GOAL:
How many lines of the items below contain the word "nearer"? Reply with the number alone.
___ MATERIAL SUPPLIED
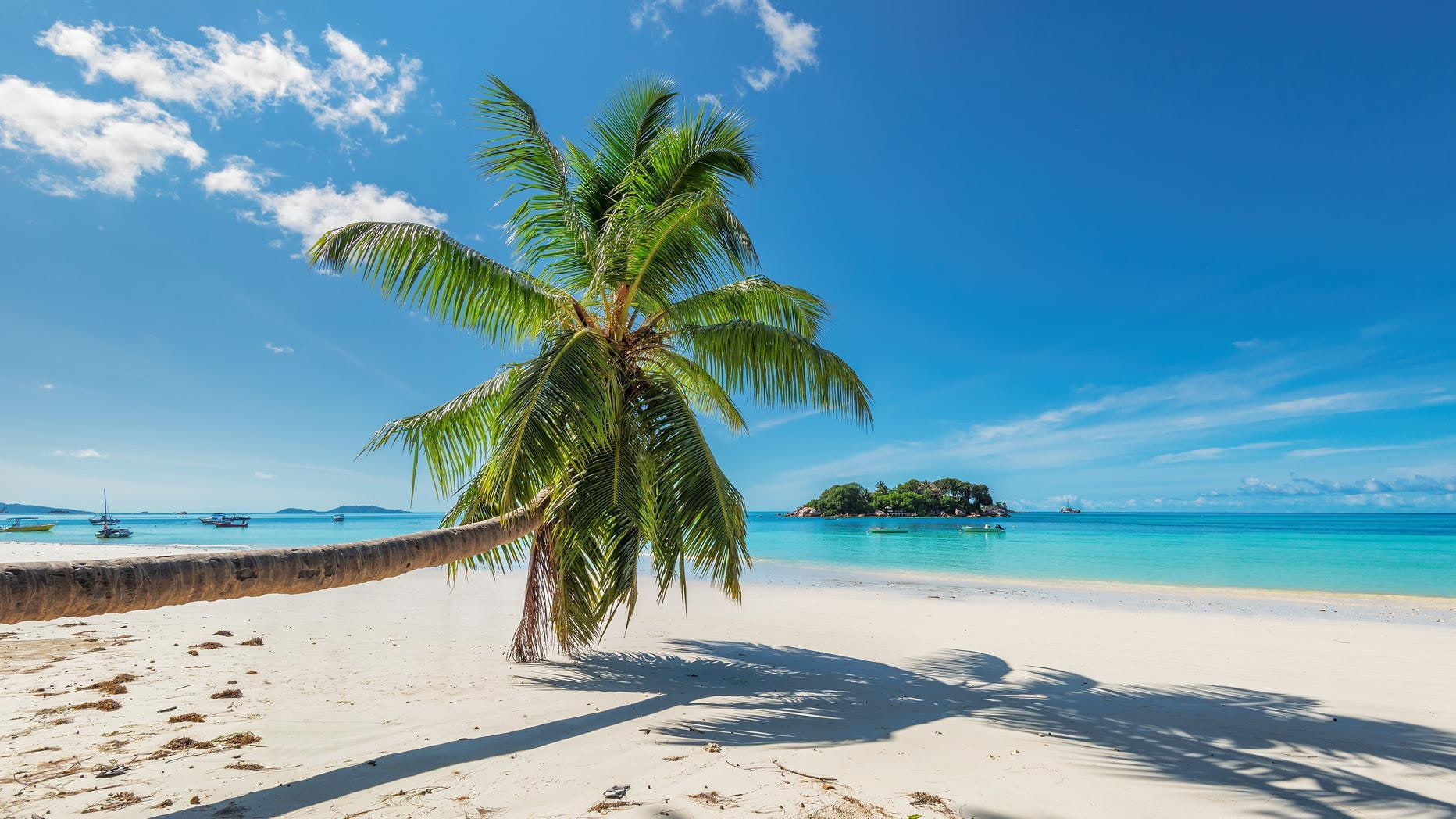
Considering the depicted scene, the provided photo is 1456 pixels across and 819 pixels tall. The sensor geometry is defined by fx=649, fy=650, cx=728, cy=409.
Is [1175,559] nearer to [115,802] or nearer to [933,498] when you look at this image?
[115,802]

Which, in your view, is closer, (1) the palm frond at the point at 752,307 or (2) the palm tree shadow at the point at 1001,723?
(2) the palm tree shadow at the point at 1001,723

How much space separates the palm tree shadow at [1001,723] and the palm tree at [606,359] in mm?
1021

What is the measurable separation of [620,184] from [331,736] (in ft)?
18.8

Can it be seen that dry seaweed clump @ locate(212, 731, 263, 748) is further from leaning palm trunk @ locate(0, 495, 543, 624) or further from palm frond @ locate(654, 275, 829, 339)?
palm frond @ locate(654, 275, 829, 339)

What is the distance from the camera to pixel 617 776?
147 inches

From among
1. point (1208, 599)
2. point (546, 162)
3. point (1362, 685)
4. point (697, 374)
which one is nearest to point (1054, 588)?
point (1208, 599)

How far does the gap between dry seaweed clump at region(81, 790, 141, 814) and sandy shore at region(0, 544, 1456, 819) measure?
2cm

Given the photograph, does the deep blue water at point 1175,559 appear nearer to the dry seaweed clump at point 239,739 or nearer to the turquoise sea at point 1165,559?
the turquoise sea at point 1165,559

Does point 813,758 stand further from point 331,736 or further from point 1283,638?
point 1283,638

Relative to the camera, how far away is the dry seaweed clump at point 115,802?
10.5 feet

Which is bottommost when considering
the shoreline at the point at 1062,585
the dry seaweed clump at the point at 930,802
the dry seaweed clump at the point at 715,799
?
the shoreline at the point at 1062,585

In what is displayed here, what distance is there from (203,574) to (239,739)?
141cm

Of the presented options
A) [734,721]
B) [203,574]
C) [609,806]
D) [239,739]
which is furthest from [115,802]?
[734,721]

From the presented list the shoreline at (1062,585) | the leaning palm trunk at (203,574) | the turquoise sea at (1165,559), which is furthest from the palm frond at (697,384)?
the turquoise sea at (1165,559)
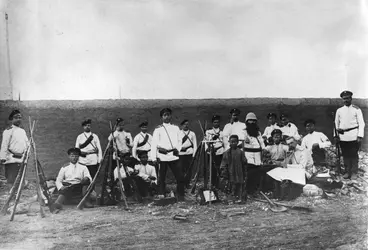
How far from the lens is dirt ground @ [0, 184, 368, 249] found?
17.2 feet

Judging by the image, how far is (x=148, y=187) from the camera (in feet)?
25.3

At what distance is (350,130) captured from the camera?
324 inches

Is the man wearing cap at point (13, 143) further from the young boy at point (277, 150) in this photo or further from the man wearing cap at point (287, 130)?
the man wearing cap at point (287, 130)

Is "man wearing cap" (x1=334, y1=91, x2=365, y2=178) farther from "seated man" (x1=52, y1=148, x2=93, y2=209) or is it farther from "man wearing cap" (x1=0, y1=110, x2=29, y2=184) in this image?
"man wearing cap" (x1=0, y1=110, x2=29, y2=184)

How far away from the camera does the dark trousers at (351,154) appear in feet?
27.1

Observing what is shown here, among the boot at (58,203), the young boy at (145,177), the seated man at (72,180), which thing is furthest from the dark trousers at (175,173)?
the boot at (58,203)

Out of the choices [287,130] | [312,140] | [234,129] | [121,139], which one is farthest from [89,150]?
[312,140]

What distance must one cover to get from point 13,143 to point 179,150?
______
FINAL ANSWER:
2